(Stored data)
• • • • •

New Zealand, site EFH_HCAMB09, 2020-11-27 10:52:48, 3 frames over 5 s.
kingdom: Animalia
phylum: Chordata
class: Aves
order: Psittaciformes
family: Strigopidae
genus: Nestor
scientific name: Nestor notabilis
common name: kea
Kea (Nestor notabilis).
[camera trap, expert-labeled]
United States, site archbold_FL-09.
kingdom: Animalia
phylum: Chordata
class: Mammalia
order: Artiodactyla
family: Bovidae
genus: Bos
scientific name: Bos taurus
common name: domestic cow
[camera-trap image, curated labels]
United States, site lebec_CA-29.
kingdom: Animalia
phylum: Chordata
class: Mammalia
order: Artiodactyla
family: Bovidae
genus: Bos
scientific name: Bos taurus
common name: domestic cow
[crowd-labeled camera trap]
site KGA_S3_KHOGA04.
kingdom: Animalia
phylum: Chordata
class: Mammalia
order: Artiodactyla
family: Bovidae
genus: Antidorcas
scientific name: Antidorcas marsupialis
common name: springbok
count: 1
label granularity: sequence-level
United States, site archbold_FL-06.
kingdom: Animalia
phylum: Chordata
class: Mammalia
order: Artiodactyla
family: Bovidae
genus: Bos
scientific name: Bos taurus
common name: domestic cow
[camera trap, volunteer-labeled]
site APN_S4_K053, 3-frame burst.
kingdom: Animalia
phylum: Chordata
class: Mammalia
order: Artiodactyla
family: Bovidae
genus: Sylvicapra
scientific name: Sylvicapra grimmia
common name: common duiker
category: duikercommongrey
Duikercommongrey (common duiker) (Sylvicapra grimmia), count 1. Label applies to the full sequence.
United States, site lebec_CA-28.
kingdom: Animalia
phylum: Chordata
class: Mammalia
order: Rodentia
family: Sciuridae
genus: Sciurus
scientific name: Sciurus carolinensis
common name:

• • • • •

### TASK DETAILS
All the lines above should come back exactly as written.

### YOUR RESPONSE
New Zealand, site EFH_HCAMB09, 2020-11-27 10:52:48, 3 frames over 5 s.
kingdom: Animalia
phylum: Chordata
class: Aves
order: Psittaciformes
family: Strigopidae
genus: Nestor
scientific name: Nestor notabilis
common name: kea
Kea (Nestor notabilis).
[camera trap, expert-labeled]
United States, site archbold_FL-09.
kingdom: Animalia
phylum: Chordata
class: Mammalia
order: Artiodactyla
family: Bovidae
genus: Bos
scientific name: Bos taurus
common name: domestic cow
[camera-trap image, curated labels]
United States, site lebec_CA-29.
kingdom: Animalia
phylum: Chordata
class: Mammalia
order: Artiodactyla
family: Bovidae
genus: Bos
scientific name: Bos taurus
common name: domestic cow
[crowd-labeled camera trap]
site KGA_S3_KHOGA04.
kingdom: Animalia
phylum: Chordata
class: Mammalia
order: Artiodactyla
family: Bovidae
genus: Antidorcas
scientific name: Antidorcas marsupialis
common name: springbok
count: 1
label granularity: sequence-level
United States, site archbold_FL-06.
kingdom: Animalia
phylum: Chordata
class: Mammalia
order: Artiodactyla
family: Bovidae
genus: Bos
scientific name: Bos taurus
common name: domestic cow
[camera trap, volunteer-labeled]
site APN_S4_K053, 3-frame burst.
kingdom: Animalia
phylum: Chordata
class: Mammalia
order: Artiodactyla
family: Bovidae
genus: Sylvicapra
scientific name: Sylvicapra grimmia
common name: common duiker
category: duikercommongrey
Duikercommongrey (common duiker) (Sylvicapra grimmia), count 1. Label applies to the full sequence.
United States, site lebec_CA-28.
kingdom: Animalia
phylum: Chordata
class: Mammalia
order: Rodentia
family: Sciuridae
genus: Sciurus
scientific name: Sciurus carolinensis
common name:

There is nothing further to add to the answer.